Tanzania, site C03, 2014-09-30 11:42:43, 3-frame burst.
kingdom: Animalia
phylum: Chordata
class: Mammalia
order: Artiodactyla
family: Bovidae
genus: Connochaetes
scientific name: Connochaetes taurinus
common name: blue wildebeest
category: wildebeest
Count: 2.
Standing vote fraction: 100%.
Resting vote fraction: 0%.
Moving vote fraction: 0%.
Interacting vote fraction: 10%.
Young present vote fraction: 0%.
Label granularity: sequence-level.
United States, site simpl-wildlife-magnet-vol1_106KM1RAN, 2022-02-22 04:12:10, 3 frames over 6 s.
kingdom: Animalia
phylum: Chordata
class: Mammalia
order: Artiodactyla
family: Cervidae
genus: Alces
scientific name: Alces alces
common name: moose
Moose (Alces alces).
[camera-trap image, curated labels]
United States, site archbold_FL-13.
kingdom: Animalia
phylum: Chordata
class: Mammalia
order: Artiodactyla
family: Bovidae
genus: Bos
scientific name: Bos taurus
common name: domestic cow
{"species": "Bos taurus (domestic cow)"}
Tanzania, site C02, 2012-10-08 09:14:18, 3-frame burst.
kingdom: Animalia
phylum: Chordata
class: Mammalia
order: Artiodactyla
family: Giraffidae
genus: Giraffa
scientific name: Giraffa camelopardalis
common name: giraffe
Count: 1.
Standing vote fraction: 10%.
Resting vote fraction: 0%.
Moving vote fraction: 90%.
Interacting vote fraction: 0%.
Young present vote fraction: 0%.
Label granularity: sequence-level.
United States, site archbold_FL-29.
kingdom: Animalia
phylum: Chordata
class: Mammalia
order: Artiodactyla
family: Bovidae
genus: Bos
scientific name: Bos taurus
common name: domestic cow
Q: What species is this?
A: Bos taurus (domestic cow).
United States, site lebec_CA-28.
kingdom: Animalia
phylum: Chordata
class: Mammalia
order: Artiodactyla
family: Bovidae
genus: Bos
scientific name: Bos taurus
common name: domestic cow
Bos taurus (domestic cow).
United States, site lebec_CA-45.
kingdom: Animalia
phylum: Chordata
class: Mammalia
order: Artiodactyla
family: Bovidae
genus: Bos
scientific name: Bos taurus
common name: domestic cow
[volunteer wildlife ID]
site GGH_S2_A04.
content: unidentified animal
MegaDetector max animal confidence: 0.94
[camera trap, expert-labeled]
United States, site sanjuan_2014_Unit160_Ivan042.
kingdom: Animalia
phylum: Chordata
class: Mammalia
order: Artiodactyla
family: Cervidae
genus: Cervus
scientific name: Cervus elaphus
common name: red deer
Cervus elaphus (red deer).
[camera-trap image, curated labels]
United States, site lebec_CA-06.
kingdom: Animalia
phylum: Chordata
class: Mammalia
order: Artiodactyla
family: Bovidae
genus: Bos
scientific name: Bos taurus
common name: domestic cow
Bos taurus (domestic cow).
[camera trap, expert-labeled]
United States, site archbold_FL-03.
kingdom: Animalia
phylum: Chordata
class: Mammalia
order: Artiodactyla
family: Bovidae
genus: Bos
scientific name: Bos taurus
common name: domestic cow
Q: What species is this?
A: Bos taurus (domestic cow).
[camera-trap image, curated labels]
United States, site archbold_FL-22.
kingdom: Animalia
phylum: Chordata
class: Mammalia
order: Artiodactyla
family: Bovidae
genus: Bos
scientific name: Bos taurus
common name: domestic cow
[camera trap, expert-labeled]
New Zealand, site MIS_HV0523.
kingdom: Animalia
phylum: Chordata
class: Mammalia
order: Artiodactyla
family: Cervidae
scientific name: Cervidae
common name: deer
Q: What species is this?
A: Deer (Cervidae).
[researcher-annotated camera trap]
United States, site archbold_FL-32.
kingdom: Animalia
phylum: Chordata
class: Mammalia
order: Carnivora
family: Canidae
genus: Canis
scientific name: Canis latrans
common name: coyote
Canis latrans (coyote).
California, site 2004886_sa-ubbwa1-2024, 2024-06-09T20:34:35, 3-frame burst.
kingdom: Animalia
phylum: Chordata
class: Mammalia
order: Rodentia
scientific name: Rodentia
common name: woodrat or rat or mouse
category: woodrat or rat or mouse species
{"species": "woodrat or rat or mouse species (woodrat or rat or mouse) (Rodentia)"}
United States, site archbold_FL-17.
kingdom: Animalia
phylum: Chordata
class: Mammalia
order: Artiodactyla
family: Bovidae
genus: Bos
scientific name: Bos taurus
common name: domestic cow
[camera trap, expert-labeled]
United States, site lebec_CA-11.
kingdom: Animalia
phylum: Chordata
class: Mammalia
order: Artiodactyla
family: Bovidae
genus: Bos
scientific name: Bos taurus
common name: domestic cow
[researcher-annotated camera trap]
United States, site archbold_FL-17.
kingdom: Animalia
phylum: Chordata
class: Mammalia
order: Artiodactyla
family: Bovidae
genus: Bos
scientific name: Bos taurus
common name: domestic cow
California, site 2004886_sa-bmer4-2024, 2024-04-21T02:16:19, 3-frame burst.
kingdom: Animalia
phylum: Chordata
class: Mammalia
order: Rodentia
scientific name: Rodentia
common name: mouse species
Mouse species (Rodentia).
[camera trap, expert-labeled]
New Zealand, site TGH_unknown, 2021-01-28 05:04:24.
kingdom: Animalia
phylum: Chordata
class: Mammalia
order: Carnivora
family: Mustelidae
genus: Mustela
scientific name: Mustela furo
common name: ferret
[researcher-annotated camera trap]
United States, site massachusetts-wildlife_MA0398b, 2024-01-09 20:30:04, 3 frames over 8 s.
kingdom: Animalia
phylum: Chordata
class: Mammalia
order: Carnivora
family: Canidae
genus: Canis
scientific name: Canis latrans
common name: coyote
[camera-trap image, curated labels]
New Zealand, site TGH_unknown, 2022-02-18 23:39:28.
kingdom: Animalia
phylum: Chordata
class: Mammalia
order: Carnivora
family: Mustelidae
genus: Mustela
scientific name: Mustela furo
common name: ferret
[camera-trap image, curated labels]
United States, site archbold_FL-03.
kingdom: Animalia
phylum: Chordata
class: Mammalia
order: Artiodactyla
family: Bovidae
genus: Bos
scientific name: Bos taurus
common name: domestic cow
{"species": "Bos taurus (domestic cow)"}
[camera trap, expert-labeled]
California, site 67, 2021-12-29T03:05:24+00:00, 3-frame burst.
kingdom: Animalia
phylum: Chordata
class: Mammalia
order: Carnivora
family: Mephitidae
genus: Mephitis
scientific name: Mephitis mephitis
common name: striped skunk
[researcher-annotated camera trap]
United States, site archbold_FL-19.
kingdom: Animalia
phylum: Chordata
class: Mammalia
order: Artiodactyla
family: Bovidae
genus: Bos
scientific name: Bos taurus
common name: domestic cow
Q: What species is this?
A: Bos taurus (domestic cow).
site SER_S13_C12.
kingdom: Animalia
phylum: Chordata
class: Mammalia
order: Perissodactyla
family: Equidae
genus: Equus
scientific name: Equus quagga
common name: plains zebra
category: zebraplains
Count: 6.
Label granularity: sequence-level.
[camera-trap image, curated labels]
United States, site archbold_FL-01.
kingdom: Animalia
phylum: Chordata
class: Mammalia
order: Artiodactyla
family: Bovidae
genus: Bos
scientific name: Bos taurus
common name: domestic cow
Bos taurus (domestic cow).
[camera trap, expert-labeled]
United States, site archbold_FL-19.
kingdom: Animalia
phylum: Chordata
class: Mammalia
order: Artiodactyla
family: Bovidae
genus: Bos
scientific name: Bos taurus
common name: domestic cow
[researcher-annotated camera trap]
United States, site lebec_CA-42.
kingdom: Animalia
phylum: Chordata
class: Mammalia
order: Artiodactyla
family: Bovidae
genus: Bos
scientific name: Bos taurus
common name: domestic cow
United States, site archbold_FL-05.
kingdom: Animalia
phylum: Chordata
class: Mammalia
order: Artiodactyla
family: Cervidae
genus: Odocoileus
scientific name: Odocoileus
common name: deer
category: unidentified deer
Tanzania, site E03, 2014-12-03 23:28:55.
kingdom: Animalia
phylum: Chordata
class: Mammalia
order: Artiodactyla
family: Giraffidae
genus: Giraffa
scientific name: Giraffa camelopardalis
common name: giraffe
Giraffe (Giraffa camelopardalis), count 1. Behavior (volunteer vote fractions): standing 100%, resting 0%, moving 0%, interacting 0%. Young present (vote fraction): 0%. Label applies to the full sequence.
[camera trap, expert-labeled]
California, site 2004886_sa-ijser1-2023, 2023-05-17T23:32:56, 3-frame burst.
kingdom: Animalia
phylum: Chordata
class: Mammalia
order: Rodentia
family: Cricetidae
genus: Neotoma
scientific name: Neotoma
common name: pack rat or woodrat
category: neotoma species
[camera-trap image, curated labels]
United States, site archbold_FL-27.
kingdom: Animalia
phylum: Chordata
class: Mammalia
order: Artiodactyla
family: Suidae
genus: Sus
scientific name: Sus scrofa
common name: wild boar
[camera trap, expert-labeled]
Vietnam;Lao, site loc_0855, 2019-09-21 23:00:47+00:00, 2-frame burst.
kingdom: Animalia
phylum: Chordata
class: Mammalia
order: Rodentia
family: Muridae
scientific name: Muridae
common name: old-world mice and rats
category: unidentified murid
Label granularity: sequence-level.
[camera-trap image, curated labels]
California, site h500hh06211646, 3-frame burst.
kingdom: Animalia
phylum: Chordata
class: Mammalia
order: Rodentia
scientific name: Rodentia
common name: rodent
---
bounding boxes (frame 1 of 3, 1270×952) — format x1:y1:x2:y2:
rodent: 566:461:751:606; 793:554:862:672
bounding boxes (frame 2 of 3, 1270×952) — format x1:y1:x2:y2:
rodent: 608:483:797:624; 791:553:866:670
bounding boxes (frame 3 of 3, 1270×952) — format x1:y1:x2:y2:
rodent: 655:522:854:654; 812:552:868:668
^^^^
WHAT YOU ARE ASKED TO DO: Where a line in the material contains "California", copy that line.

EXERCISE ANSWER:
California, site 2004886_sa-ubbwa1-2024, 2024-06-09T20:34:35, 3-frame burst.
California, site 2004886_sa-bmer4-2024, 2024-04-21T02:16:19, 3-frame burst.
California, site 67, 2021-12-29T03:05:24+00:00, 3-frame burst.
California, site 2004886_sa-ijser1-2023, 2023-05-17T23:32:56, 3-frame burst.
California, site h500hh06211646, 3-frame burst.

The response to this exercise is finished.